### EXERCISE DESCRIPTION
Return the listing below unchanged, minus its pictures.

### SOURCE MATERIAL
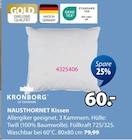 Aktuelles Nausthornet Kissen Angebot bei JYSK in Mönchengladbach ab 60,00 €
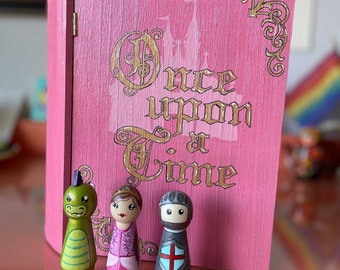 Fairytale Peg Doll Playset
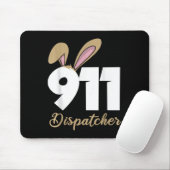 911-Dispatcher Oster Pullover Hoodie  Mousepad (Mit Mouse)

### ANSWER AREA
 Aktuelles Nausthornet Kissen Angebot bei JYSK in Mönchengladbach ab 60,00 €
 Fairytale Peg Doll Playset
 911-Dispatcher Oster Pullover Hoodie  Mousepad (Mit Mouse)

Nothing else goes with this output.